The ViewModel became the default answer to every Android state management question around 2019. Need to survive rotation? ViewModel. Need to share data between fragments? ViewModel. Need to breathe? Probably ViewModel.
After shipping several production apps, I think the default is wrong about half the time.
What ViewModels Are Actually For
The documented purpose is narrow: survive configuration changes and act as a communication layer between the UI and data layer. That's it.
The problem is that "communication layer" is vague enough to expand to fill any space you give it. In practice, ViewModels in most codebases I've seen have become:
- Business logic containers
- Navigation coordinators
- Event buses
- Side effect managers
- Sometimes, actual views
A ViewModel that's grown past 300 lines is usually doing three different jobs. That's a design problem, not a size problem.
The Case Against ViewModel-Per-Screen
The standard architecture guide suggests one ViewModel per screen. This encourages a pattern where the ViewModel holds all state for a screen, which works fine until screens get complex.
The failure mode is a ViewModel with 15 StateFlow properties, each representing a different piece of independently-updating UI state, all being combined in collectAsStateWithLifecycle calls scattered across the composable tree.
A better model for complex screens: decompose the screen into logical state domains, each with its own small state holder or use-case-scoped ViewModel.
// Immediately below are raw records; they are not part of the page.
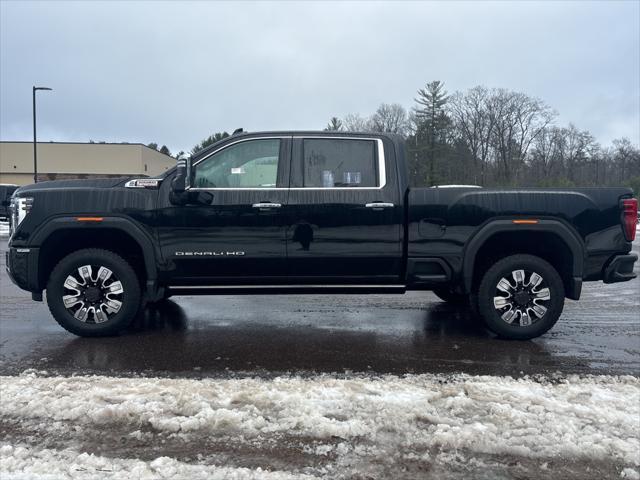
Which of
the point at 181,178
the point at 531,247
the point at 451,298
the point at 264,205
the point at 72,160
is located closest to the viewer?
the point at 181,178

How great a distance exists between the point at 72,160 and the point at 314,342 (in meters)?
50.4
// Instead of one God ViewModel:
class FeedViewModel : ViewModel() {
val feedState: StateFlow<FeedState>
val playerState: StateFlow<PlayerState>
val filterState: StateFlow<FilterState>
val paginationState: StateFlow<PaginationState>
// ...
}
// Prefer domain-scoped holders:
class FeedContentViewModel : ViewModel() { /* feed items only */ }
class FeedPlayerCoordinator : ViewModel() { /* player lifecycle only */ }
When Plain Classes Win
For UI state that doesn't need to survive rotation and doesn't need sharing across fragments, a plain class with a MutableStateFlow is less code and easier to test.
class SearchHandler(private val repo: SearchRepository) {
private val _query = MutableStateFlow("")
val results: StateFlow<List<Result>> = _query
.debounce(300)
.flatMapLatest { repo.search(it) }
.stateIn(/* scope from caller */)
fun onQueryChange(q: String) { _query.value = q }
}
This class has no Android dependency. It's testable with pure JUnit. It doesn't need a ViewModelFactory. Pass it a coroutine scope from the composable, or inject it via the ViewModel if rotation survival matters.
The Actual Rule
I've landed on a simple heuristic:
- Needs to survive rotation or be shared across fragments → ViewModel
- Scoped to a single composable subtree, no rotation concern → plain class or
rememberstate holder - Cross-cutting concern like auth or session → singleton or scoped DI component, definitely not a ViewModel
The framework gives you tools. None of them are universal. The mistake is applying any single pattern until the codebase bends around it.